Norman Podhoretz understands that we are at war with, as he rightly calls it, Islamofascism, “…as precise a characterization as I could find of the religio-political totalitarian force that we are up against. “His defense of the Bush doctrine as our strategy in this war is clearer and more compelling than the case made by Bush himself.
Natan Sharansky is Jamie Glazov’s hero. Jamie is not alone in this. Anyone who followed Sharansky’s struggle for human rights before, during and after his 11 years in the Gulag was certain to become an admirer of his personal courage, his dedication to individual liberty and, in recent years, his deep insight into the nature of democracy and the human dimension of life under totalitarian rule. As I look back at 11 years on the staff of Senator Henry “Scoop” Jackson, the task I found most gratifying was drafting speeches for Scoop supporting Sharansky’s struggle and demanding his release from prison. Sharansky captured George W. Bush’s imagination with his book, “The Case for Democracy,” but the hapless Bush was never able to mobilize his own administration to develop policies reflecting Sharansky’s astute analysis, the essence of which is contained in his interview in this book. Ironically, Bush’s decision to support elections among the Palestinians, which led to the rise of Hamas, flew in the face of Sharansky’s argument that elections in the absence of a civil society cannot be expected to promote democracy. It didn’t.
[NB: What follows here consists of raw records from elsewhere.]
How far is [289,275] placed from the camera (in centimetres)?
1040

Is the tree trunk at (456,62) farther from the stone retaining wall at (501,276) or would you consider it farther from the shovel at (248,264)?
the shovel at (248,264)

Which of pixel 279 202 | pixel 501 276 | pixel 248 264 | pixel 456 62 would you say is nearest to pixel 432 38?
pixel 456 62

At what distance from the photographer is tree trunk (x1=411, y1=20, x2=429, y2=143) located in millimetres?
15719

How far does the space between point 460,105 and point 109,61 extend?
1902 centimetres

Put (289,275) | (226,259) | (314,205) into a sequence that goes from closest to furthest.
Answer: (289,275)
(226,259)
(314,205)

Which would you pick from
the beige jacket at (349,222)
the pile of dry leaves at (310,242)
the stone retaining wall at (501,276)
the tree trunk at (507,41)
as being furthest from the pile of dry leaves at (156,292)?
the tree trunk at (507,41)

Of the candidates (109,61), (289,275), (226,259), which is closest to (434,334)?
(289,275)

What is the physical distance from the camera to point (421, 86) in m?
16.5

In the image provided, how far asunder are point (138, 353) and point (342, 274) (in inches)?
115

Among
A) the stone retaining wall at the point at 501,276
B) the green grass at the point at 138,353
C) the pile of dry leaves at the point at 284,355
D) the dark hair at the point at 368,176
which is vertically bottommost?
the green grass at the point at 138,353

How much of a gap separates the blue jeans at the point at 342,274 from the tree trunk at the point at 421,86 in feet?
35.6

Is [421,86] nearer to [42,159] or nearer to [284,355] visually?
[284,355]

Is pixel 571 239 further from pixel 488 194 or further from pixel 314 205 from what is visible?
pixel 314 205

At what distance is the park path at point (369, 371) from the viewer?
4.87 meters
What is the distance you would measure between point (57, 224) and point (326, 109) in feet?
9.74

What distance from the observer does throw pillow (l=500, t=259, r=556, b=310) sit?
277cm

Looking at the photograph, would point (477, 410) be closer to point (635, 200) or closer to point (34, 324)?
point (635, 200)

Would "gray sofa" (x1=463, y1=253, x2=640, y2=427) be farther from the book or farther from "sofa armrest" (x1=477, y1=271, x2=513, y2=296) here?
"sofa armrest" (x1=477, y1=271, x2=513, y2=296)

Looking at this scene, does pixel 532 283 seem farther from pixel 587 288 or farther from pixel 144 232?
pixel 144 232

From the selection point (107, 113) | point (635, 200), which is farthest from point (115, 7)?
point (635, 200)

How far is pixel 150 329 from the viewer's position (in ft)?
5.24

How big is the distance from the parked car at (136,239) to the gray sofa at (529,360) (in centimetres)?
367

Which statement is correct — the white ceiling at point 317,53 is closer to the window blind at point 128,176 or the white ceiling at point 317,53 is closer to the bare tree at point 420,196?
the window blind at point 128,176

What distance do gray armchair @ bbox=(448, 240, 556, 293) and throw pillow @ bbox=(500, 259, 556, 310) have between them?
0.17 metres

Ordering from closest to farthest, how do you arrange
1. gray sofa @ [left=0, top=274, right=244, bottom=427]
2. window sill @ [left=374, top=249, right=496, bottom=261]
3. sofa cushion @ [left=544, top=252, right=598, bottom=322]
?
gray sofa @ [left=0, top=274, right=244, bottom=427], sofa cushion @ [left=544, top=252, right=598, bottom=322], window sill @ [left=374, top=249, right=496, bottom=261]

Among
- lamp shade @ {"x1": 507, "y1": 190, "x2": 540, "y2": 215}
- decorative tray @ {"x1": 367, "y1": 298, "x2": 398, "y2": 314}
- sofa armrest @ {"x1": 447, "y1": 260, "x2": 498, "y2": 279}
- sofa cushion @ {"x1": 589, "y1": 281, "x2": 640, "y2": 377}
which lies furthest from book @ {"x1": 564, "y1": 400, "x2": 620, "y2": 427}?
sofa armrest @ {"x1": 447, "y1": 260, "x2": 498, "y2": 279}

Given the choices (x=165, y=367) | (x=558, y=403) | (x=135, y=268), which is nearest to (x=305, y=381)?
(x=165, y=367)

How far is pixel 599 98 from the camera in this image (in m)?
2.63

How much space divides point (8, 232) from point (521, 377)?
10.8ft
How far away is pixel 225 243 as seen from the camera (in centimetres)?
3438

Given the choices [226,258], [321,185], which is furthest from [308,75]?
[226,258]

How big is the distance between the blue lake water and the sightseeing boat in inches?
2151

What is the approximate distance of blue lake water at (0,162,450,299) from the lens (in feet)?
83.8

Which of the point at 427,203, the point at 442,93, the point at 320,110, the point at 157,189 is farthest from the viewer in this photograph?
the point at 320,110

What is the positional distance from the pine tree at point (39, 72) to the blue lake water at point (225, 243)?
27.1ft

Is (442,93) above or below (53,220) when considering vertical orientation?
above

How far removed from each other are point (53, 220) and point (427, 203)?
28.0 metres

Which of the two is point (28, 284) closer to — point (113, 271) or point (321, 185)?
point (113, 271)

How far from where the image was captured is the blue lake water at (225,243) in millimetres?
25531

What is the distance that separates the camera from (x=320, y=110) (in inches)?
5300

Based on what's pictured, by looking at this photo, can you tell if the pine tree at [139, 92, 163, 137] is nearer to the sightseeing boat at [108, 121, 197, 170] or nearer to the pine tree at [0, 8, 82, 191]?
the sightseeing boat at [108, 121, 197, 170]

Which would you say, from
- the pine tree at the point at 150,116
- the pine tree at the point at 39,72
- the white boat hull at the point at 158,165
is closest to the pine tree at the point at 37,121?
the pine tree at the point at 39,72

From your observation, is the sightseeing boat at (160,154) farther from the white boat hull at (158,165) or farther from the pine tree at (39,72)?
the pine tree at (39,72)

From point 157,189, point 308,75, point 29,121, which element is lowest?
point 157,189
The three essays in Part V, “The Evil Empire,” shed fascinating light on the operations of the KGB during the Cold War and since. It is not surprising that the operational code of the KGB under the Soviet Union continues in Vladimir Putin’s Russia. How could it be otherwise? Putin is a man of, by and for the KGB even if it is now called the FSB. That the continuing oppressive role of the KGB/FSB is so little appreciated in the United States—and most especially among policy makers and bureaucrats eager to “reset” American-Russian relations—is at least partly the result of the failure of mainstream media in the U.S. to pay attention. Klehr, Haynes, Preobrazhenskiy and Kengor, who all have interesting things to say in their books and in their interviews in this volume, have received almost no coverage. This reflects a troubling trend evident in the way the New York Times, the Washington Post, and the major networks increasingly ignore—blackout might be the better term—books and viewpoints that differ from their own. There’s a world out there that we would learn little of were it not for FOX and volumes like this one.
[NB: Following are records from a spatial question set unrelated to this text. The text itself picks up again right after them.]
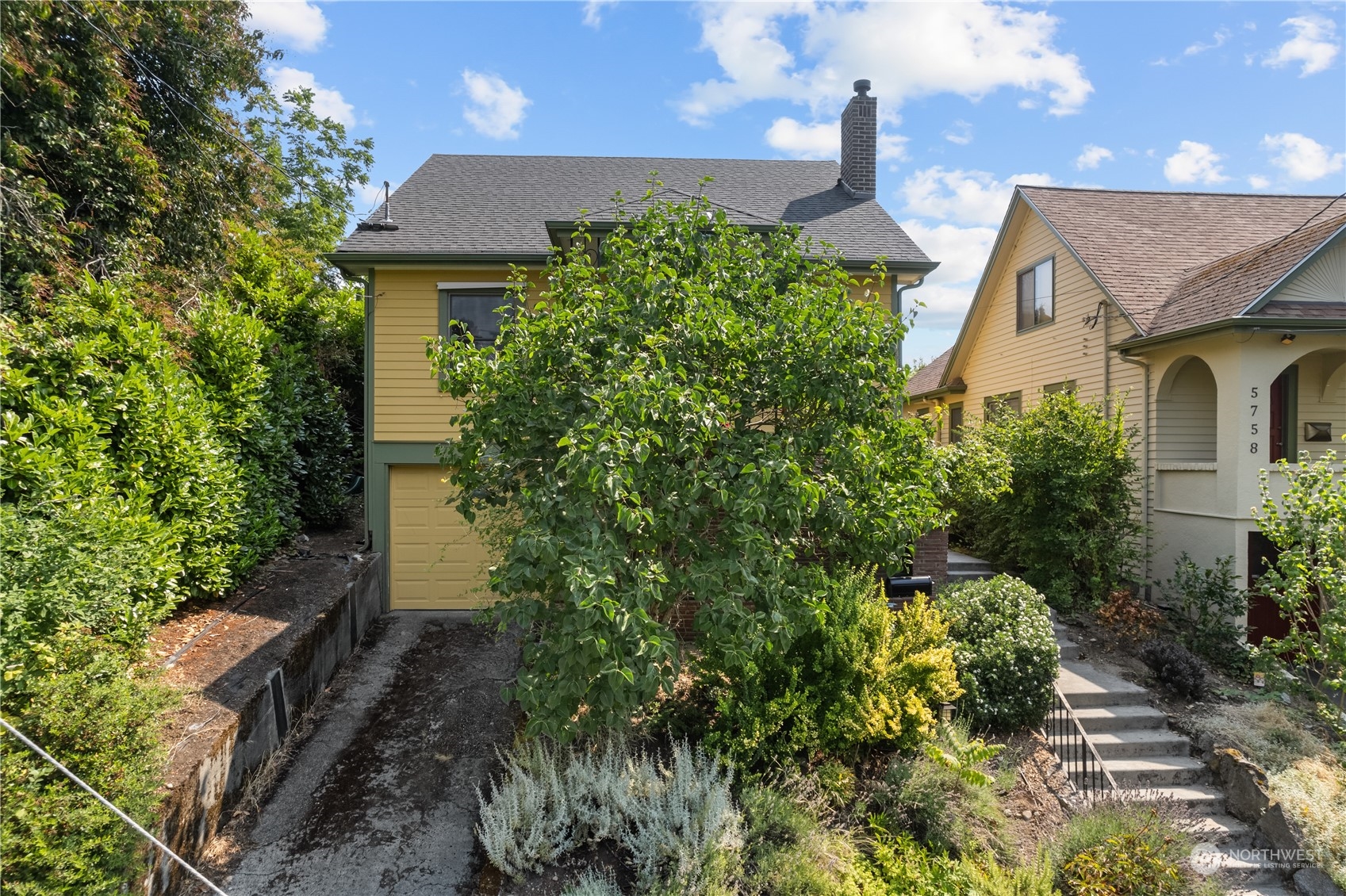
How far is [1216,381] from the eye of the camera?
9516mm

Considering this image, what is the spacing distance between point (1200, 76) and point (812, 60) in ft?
17.7

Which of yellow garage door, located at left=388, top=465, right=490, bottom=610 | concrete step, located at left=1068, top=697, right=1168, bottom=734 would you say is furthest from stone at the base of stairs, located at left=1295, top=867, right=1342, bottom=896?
yellow garage door, located at left=388, top=465, right=490, bottom=610

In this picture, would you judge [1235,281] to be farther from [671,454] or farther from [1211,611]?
[671,454]

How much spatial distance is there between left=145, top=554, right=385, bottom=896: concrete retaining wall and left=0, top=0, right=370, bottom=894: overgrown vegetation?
1.88 feet

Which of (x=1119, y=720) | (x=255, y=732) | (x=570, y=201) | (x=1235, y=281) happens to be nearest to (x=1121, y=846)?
(x=1119, y=720)

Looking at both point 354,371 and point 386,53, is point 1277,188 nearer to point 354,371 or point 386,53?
point 386,53

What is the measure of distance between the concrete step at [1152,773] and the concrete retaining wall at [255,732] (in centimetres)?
830

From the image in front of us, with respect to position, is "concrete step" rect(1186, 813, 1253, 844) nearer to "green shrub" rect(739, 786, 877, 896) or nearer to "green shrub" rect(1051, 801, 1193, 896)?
"green shrub" rect(1051, 801, 1193, 896)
Andrew Klavan, like David Horowitz, has changed sides. So have Charles Winecoff and Walid Shoebat: four personal histories that bring an immensely valuable depth to their understanding of the mind-sets and ideologies they have abandoned. Klavan, once on their side, now says this of the Left: “So desperate are they to display their tolerance, to claim virtue and open-mindedness for themselves, so secretly ashamed and guilt-ridden and self-hating are they, I guess, that they will give aid and comfort to a philosophy that turns everything they’re supposed to stand for on its head. Anti-female, anti-gay, anti-religious liberty, anti-humanity, radical Islam is a cancer on the face of the earth. Ignoring it, pretending it isn’t there, moral equivalence, relativism – all the various forms of false piety in which the Left specializes – are as helpful with radical Islam as they are with other cancers.”
Buckley, Hitchens, Coulter, Pipes and Dalrymple are always a pleasure to read. There is no point commenting on their commentary: read and enjoy.
Richard Perle
Assistant Secretary of Defense for the Reagan administration, now a fellow at the American Enterprise Institute.